Em novembro de 1930, num corredor dos escritórios do Partido Nacional-Socialista, em Munique, o ex-cabo Adolf Hitler é interpelado por um atrevido repórter português que o cumprimenta, o fotografa e lhe oferece o exemplar de um livro de entrevistas da sua autoria. O já emergente político populista alemão responde-lhe, em francês, a três perguntas. No dia 23 desse mês, o Diário de Notícias puxa à primeira página, a letras gordas, a “Agitada e sensacional entrevista com Adolf Hitler”. Nela, o enviado especial do jornal à Alemanha, o jornalista António Ferro, que, embora tivesse apenas 35 anos, já privara com os chefes das ditaduras modernas, de Primo de Rivera (Espanha) a Benito Mussolini (Itália) e a Kemal Ataturk (Turquia) – dos quais possui fotografias autografadas, como é uso na época –, gasta cerca de 18 mil carateres para reproduzir declarações de Hitler que não ocupam mais de 800 carateres. A “sensacional entrevista” não passava, afinal, de uma interpelação apressada, feita de pé, num corredor. António Ferro usa de todo o seu engenho para contar a história atribulada de como conseguiu chegar à fala com o grande homem.

◆ Dados textuais em estilo de legenda ◆
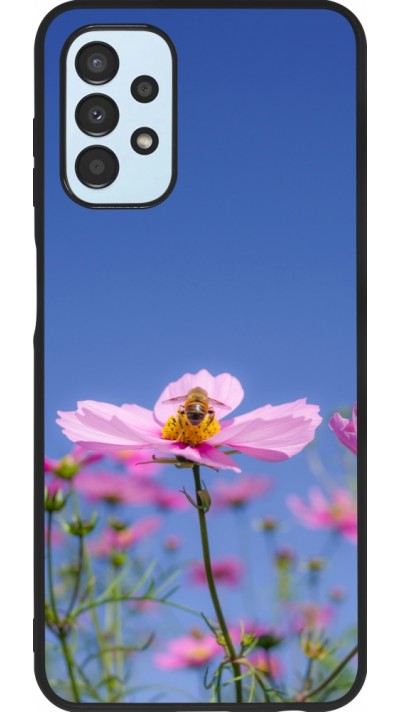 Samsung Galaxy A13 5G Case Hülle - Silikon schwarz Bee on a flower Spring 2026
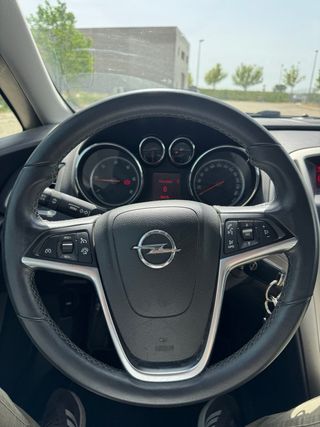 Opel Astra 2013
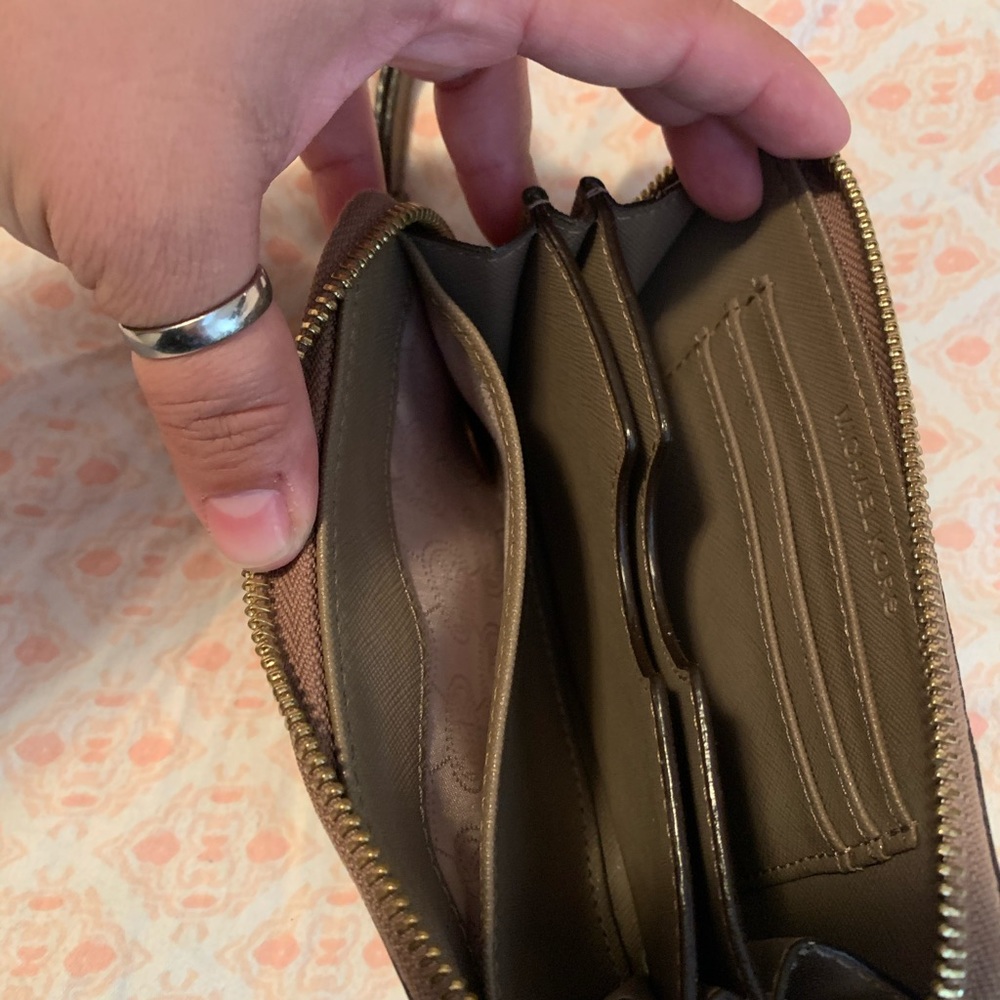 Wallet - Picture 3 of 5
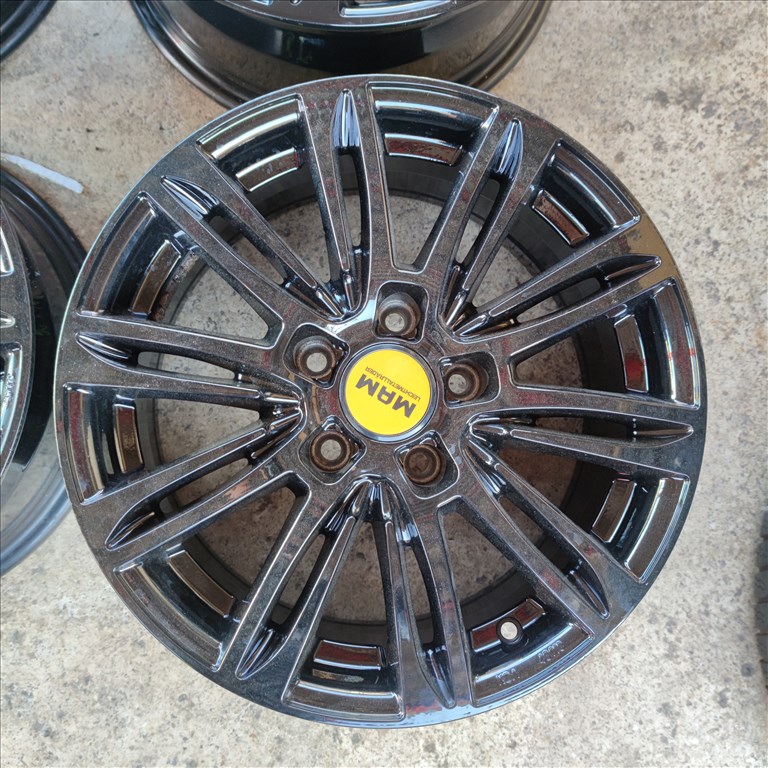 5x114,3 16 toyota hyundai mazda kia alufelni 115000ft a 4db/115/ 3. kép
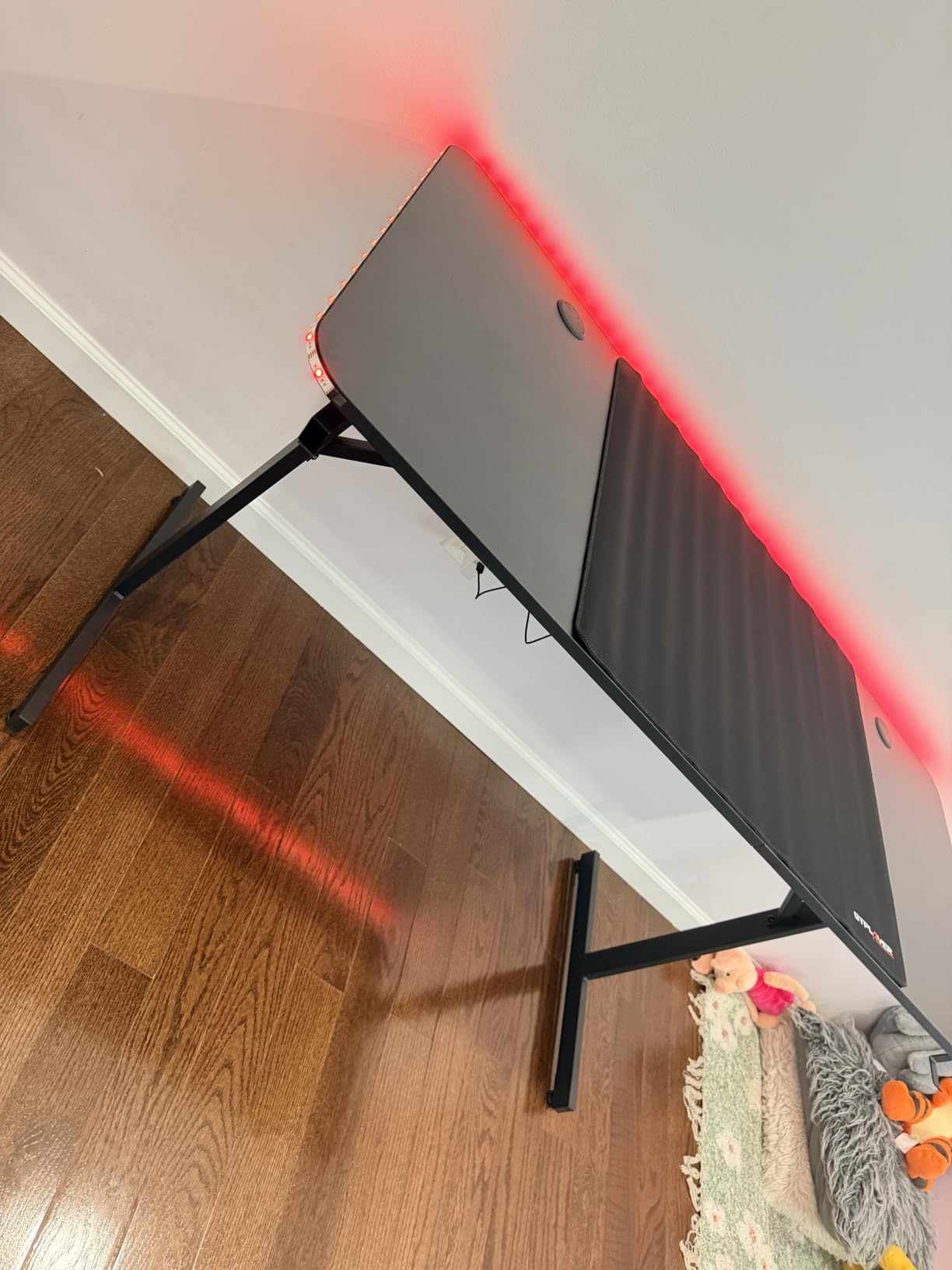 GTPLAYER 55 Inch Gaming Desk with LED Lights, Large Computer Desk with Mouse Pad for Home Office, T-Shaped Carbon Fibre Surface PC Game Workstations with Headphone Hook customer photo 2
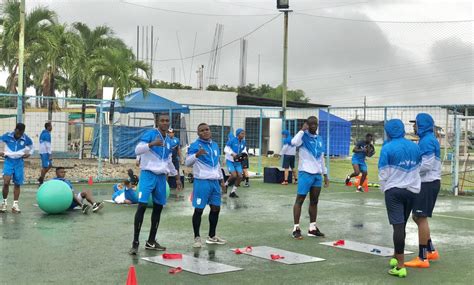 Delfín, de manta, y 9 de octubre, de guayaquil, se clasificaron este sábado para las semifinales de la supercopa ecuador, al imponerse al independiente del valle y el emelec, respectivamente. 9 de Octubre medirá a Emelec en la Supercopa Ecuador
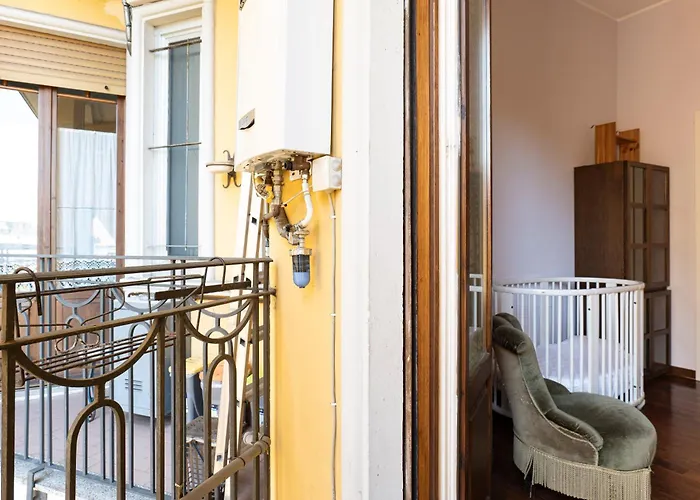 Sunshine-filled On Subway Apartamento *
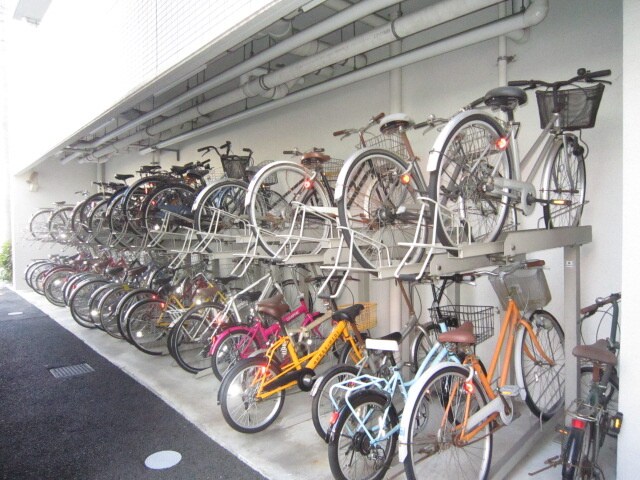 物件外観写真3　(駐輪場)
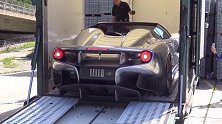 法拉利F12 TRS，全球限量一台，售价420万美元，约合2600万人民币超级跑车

◆ EXERCÍCIO PROPOSTO ◆
Indique se cada afirmação concorda com o texto sobre a entrevista de António Ferro a Hitler, respondendo sim ou não e citando literalmente as palavras do texto que o determinam.
1. Hitler respondeu às perguntas do repórter em alemão.
2. O Diário de Notícias publicou a entrevista no dia 23 de novembro.
3. António Ferro tinha mais de 40 anos quando abordou Hitler.

◆ RESOLUÇÃO ◆
1. Não: «responde-lhe, em francês, a três perguntas».
2. Sim: «No dia 23 desse mês, o Diário de Notícias puxa à primeira página, a letras gordas, a “Agitada e sensacional entrevista com Adolf Hitler”».
3. Não: «embora tivesse apenas 35 anos».